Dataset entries
:::::

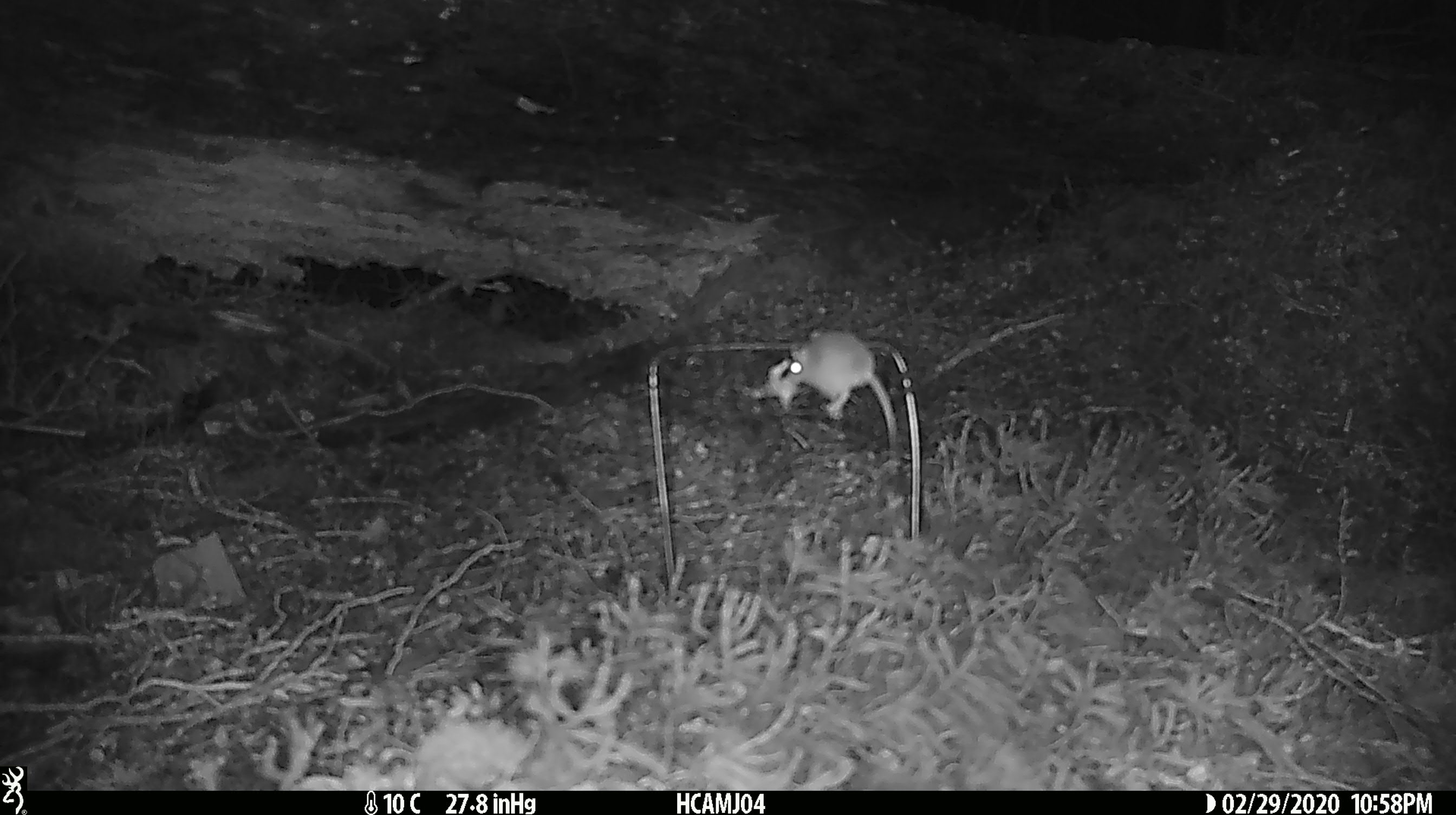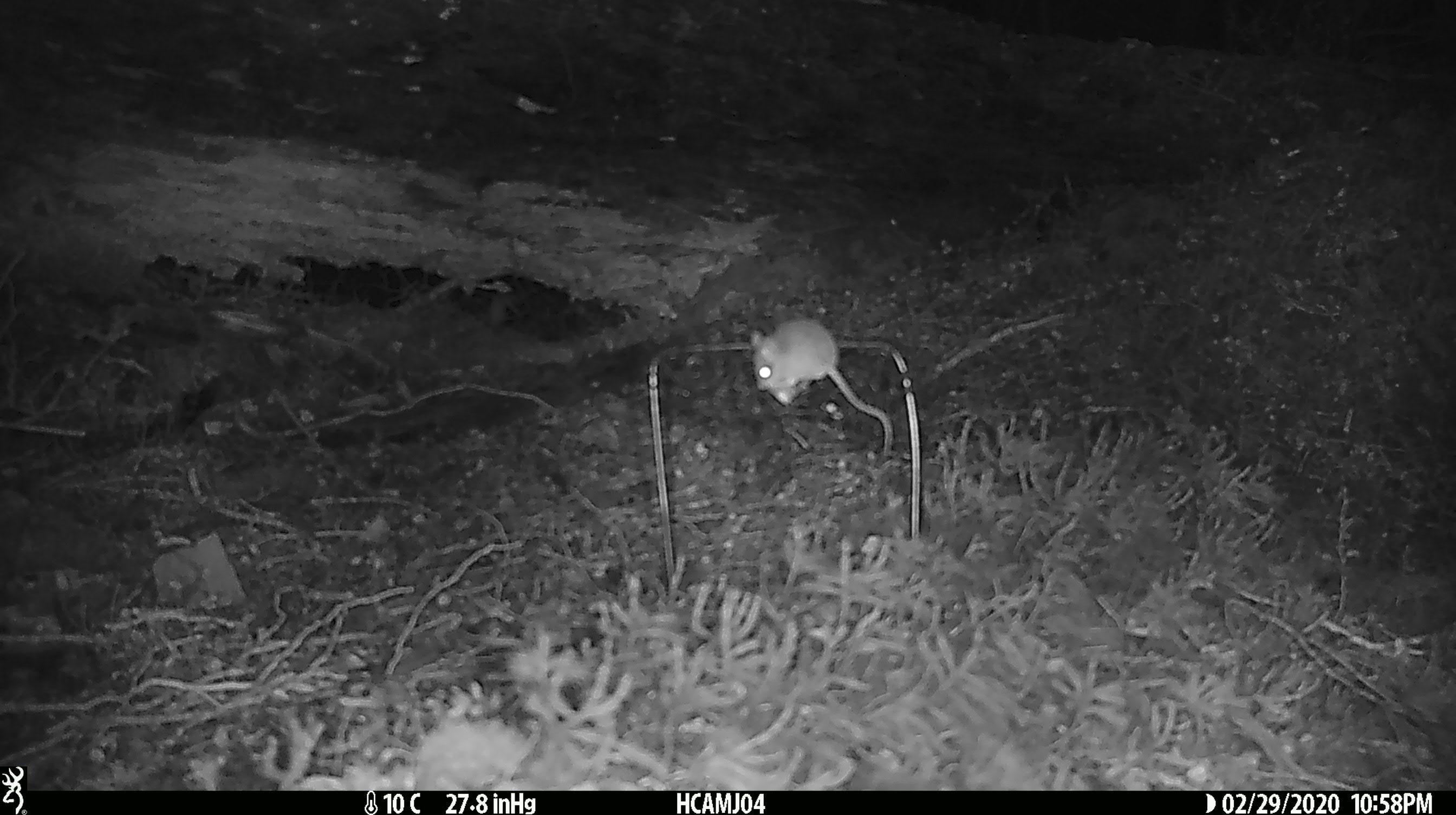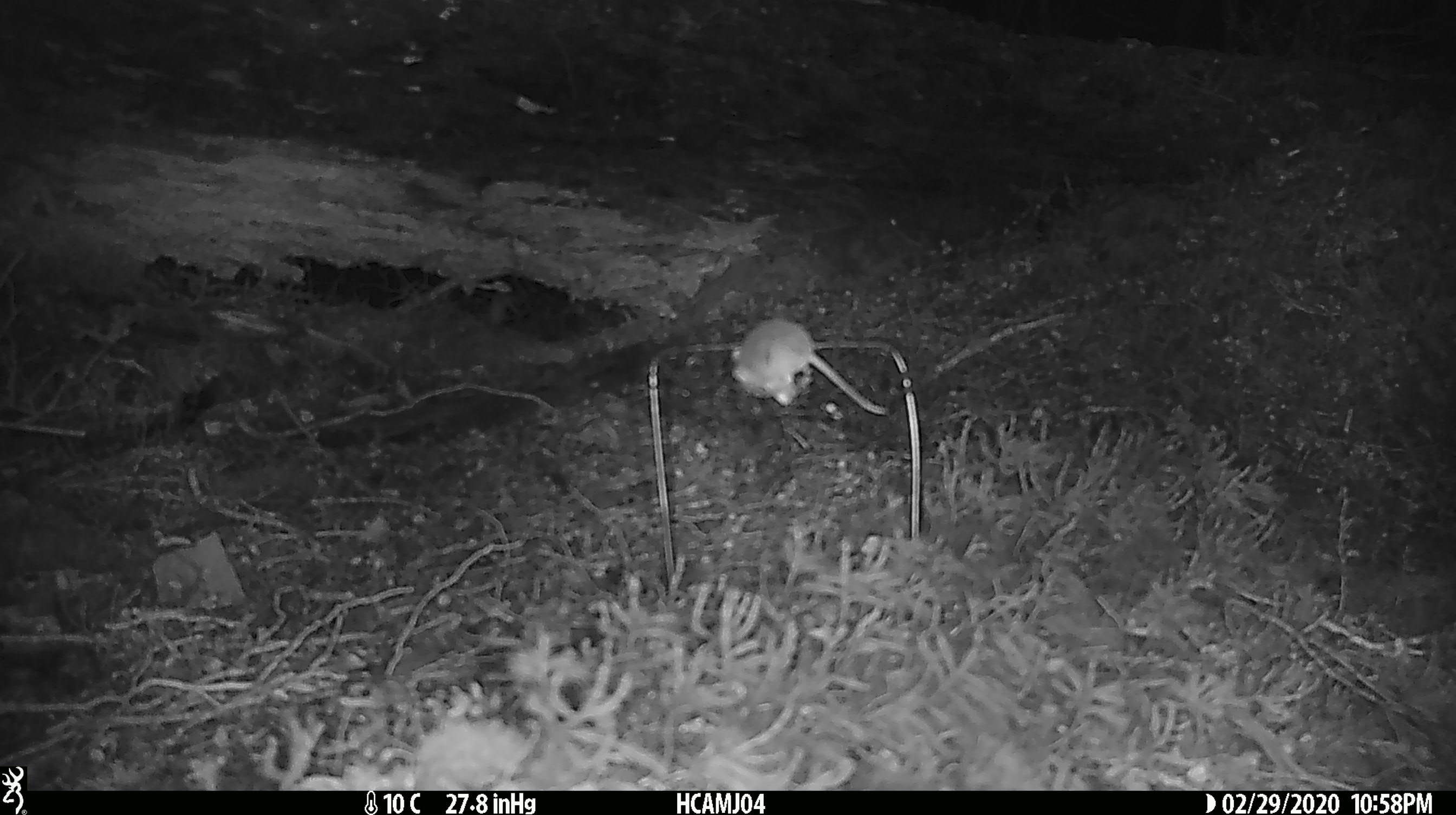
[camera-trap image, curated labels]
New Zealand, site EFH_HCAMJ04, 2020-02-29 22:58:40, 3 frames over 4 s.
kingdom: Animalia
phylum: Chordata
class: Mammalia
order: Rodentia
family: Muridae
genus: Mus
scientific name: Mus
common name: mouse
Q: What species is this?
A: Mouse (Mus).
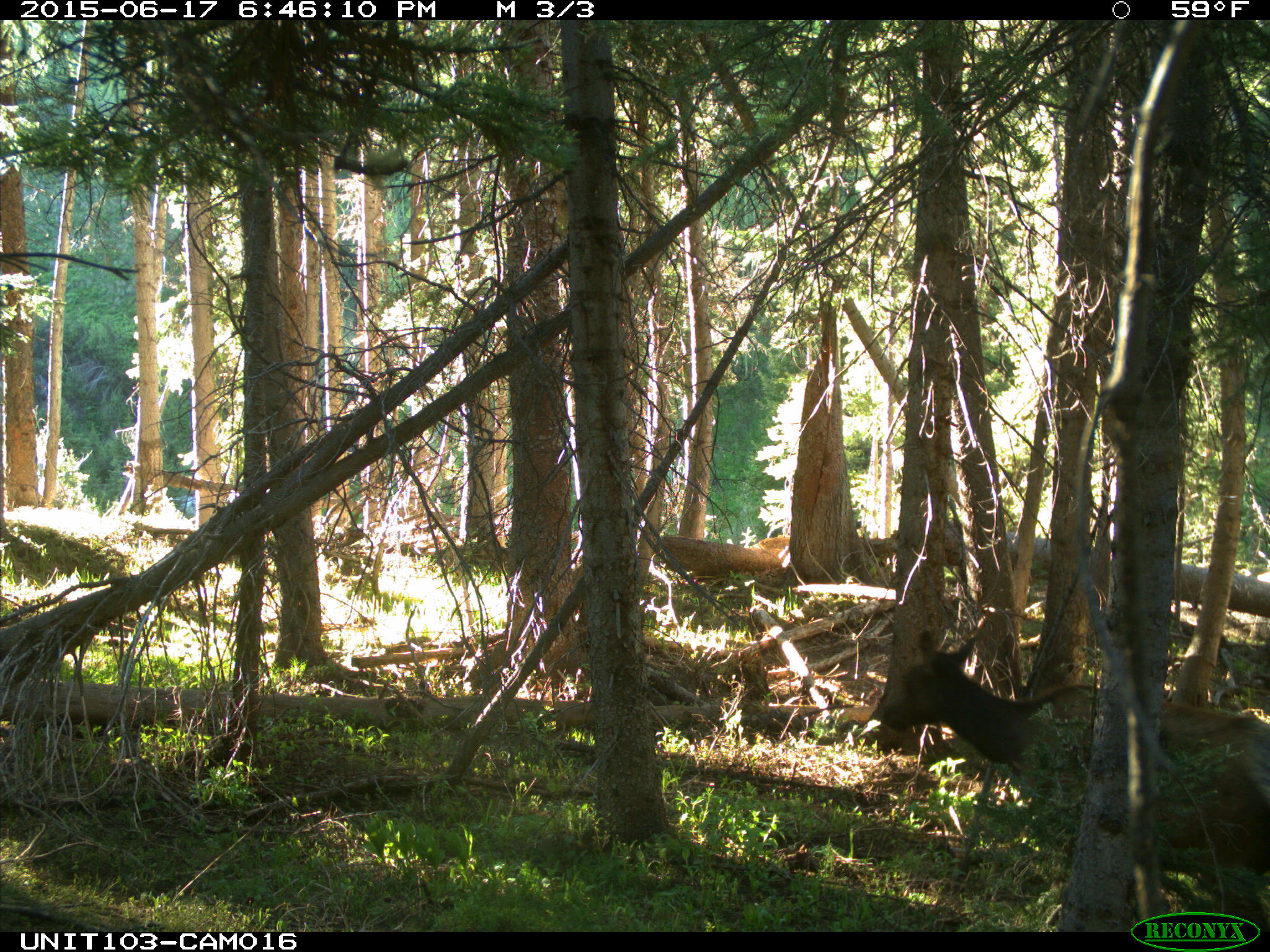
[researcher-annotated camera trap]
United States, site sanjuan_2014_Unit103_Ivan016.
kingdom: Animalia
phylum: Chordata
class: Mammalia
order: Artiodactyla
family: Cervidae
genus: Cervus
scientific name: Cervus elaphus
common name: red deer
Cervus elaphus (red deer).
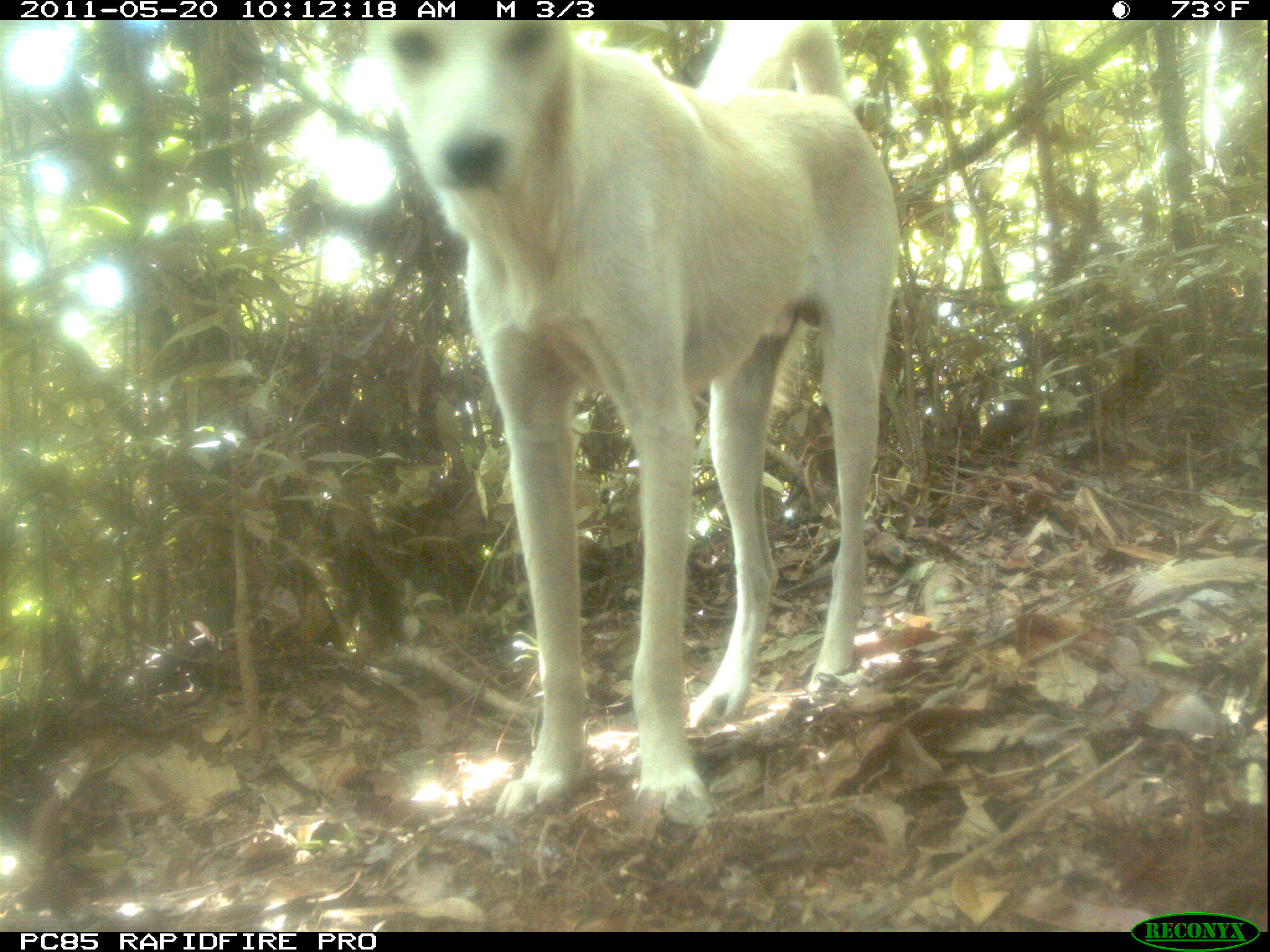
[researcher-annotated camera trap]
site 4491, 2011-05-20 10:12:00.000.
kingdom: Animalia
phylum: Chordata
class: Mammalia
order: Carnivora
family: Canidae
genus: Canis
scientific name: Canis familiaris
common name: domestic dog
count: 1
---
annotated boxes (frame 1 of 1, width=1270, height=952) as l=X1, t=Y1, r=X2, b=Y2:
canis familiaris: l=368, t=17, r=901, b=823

:::::

**Assignment**
Please set down every record above exactly as it appears, leaving out the pictures.

**Expected answer**
[camera-trap image, curated labels]
New Zealand, site EFH_HCAMJ04, 2020-02-29 22:58:40, 3 frames over 4 s.
kingdom: Animalia
phylum: Chordata
class: Mammalia
order: Rodentia
family: Muridae
genus: Mus
scientific name: Mus
common name: mouse
Q: What species is this?
A: Mouse (Mus).
[researcher-annotated camera trap]
United States, site sanjuan_2014_Unit103_Ivan016.
kingdom: Animalia
phylum: Chordata
class: Mammalia
order: Artiodactyla
family: Cervidae
genus: Cervus
scientific name: Cervus elaphus
common name: red deer
Cervus elaphus (red deer).
[researcher-annotated camera trap]
site 4491, 2011-05-20 10:12:00.000.
kingdom: Animalia
phylum: Chordata
class: Mammalia
order: Carnivora
family: Canidae
genus: Canis
scientific name: Canis familiaris
common name: domestic dog
count: 1
---
annotated boxes (frame 1 of 1, width=1270, height=952) as l=X1, t=Y1, r=X2, b=Y2:
canis familiaris: l=368, t=17, r=901, b=823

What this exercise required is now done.